* **TASK GOAL**:
Rewrite the part of the logical replication article from "As we demonstrated" up to and including "to ongoing streaming.", replacing each "snapshot" with "consistent view".

* **DOCUMENT SECTION**:
---------------
Beyond the Basics of Logical Replication

With First Steps with Logical Replication we set up a basic working replication between a publisher and a subscriber and were introduced to the fundamental concepts. In this article, we're going to expand on the practical aspects of logical replication operational management, monitoring, and dive deep into the foundations of logical decoding.

Initial Data Copy

As we demonstrated in the first part, when setting up the subscriber, you can choose (or not to) to rely on initial data copy using the option WITH (copy_data = false). While the default copy is incredibly useful behavior, this default has characteristics you should understand before using it in a production environment.

The mechanism effectively asks the publisher to copy the table data by taking a snapshot (courtesy of MVCC), sending it to the subscriber, and thanks to the replication slot "bookmark," seamlessly continues streaming the changes from the point the snapshot was taken.

Simplicity is the key feature here, as a single command handles the snapshot, transfer, and transition to ongoing streaming.
---------------
* **RECORDS PROVIDED**:
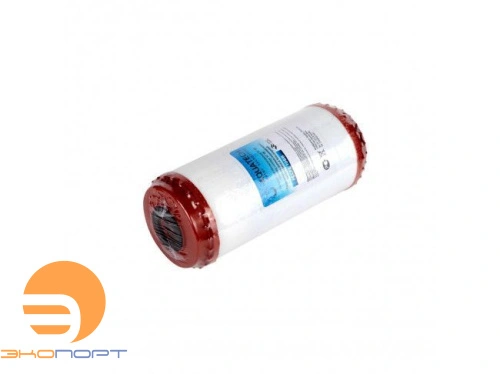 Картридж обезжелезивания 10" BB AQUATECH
---------------
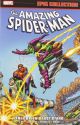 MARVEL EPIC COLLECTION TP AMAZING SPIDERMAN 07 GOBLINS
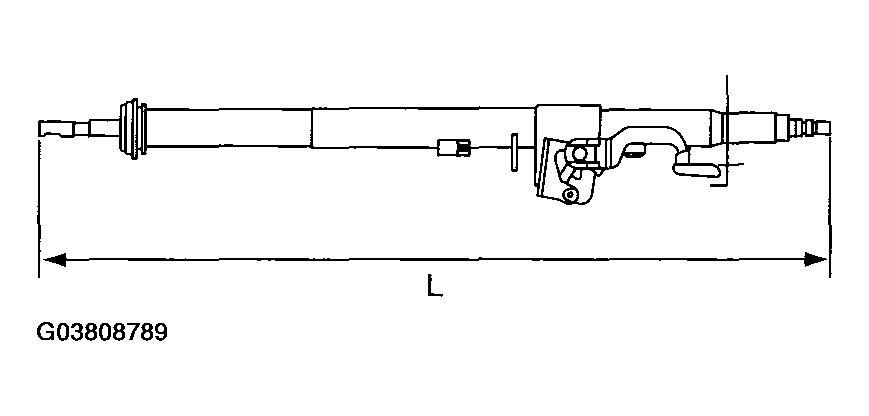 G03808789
---------------
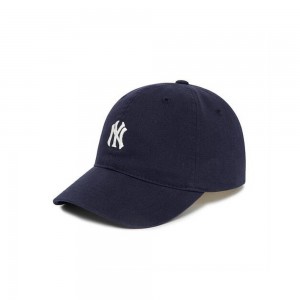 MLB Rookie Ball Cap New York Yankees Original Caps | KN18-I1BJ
---------------
* **EXERCISE RESPONSE**:
As we demonstrated in the first part, when setting up the subscriber, you can choose (or not to) to rely on initial data copy using the option WITH (copy_data = false). While the default copy is incredibly useful behavior, this default has characteristics you should understand before using it in a production environment.

The mechanism effectively asks the publisher to copy the table data by taking a consistent view (courtesy of MVCC), sending it to the subscriber, and thanks to the replication slot "bookmark," seamlessly continues streaming the changes from the point the consistent view was taken.

Simplicity is the key feature here, as a single command handles the consistent view, transfer, and transition to ongoing streaming.